The specific package retails online for US $489.99. Crucial's other versions of the m4 256GB SSD will cost you a little bit less: $470 for the basic drive without any software (Part #: CT256M4SSD2), and $475 for the 256GB
256GB Crucial m4 SSD 2.5" version with a 3,5" bracket ( Part #: CT256M4SSD2BAA).
Below you see the package of the 2.5" Crucial M4 256GB SSD.
The drive uses a SATA III interface, which offers a maximum data rate of 6Gbps. Although it is backwards compatible with SATA II (GBps) the drive will show its strength in the faster interface.
The drive measures 9.5 x 69.85 x 100.5mm, weighs 75g, uses 280mW in use and 100mW idle with a MTBF statistic of 1.2 million hours and it is backed with a 3-Year warranty.
The 256GB Crucial m4 SSD 2.5" SSD is using Intel's 25nm MLC NAND and the Marvell SATA 6Gb/s controller. With Micron's close partnership with Marvell, they are able to get access to controller variations not offered to other companies. The new m4 is powered by the 88SS9174-BLD2 processor, which is an update to the BJP2 model found in the older C300.
The 256GB model includes sixteen 16GB Micron 29F128G08CFAAB NAND pieces, split up with eight soldered to each side of the circuit board.
The SSD can be easily installed in your chassis. The procedure is no different than installing any other drive. Connect the SATA and power cable, and you are good to go.
The installed SSD was identified as "M4-CT256M4SSD2" with firmware v0.001.
After installation, Intel's software in our test PC provided some information about the drive. As you see in the screen shot below, the drive is offering 244,198MB of storage, which is higher than what we get from other SSDs of the category, which are typically available in 240GB configurations.

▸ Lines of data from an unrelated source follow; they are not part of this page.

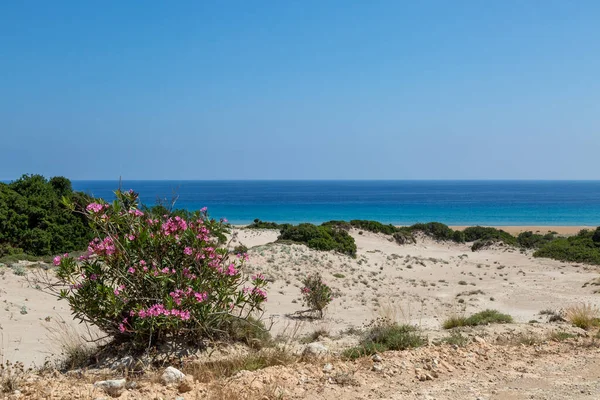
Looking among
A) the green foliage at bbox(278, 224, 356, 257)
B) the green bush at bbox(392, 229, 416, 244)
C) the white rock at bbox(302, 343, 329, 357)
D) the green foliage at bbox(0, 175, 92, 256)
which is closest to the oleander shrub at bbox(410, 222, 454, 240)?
the green bush at bbox(392, 229, 416, 244)

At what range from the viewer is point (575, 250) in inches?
1093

More information about the drive is provided by the CrystalDiskInfo utility:
For better performance under Windows Vista, you may need to disable any HDD optimizations such as drive indexing, prefetch superfetch disabled and defragmentation.

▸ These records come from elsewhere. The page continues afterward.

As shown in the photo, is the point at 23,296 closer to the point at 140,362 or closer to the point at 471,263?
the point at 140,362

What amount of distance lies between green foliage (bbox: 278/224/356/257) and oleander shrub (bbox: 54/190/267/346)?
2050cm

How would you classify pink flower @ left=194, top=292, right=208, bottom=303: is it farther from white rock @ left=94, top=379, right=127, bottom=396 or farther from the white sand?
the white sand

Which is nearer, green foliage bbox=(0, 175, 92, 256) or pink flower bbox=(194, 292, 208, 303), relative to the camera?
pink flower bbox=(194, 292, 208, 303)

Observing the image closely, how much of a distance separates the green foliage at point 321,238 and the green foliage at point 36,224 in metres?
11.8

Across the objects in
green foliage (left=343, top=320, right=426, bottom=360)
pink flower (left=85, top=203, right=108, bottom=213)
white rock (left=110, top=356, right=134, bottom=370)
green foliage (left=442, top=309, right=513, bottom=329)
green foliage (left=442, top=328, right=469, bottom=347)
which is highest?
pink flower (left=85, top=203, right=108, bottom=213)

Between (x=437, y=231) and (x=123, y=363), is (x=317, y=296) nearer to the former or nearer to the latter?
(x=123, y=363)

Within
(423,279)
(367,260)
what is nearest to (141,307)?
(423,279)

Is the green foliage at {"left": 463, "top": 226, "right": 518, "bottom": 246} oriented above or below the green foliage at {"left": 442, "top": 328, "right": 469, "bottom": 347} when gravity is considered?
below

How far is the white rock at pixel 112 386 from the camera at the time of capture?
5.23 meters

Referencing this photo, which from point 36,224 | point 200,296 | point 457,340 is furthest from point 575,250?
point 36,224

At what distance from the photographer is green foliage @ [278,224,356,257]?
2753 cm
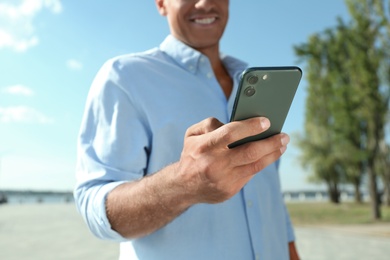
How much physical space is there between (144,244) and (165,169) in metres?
0.59

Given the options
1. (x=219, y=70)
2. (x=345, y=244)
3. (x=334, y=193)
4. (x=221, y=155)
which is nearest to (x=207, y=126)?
(x=221, y=155)

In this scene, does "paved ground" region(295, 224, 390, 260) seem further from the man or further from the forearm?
the forearm

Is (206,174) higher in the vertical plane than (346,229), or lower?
higher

Windows 7 and Windows Server 2008 R2 support the TRIM function, which the operating systems use when they detect that a file is being deleted from an SSD. Here is how it works: When the OS deletes a file on an SSD, it updates the file system but also tells the SSD via the TRIM command which pages should be deleted. At the time of the delete, the SSD can read the block into memory, erase the block, and write back only pages with data in them. This will result in no performance degradation for writes because the pages are already empty. As you realize TRIM only improves performance when you delete files and not when you overwrite an existing file.
You may also consider enabling the AHCI mode, which could give your SSD a little extra performance boost.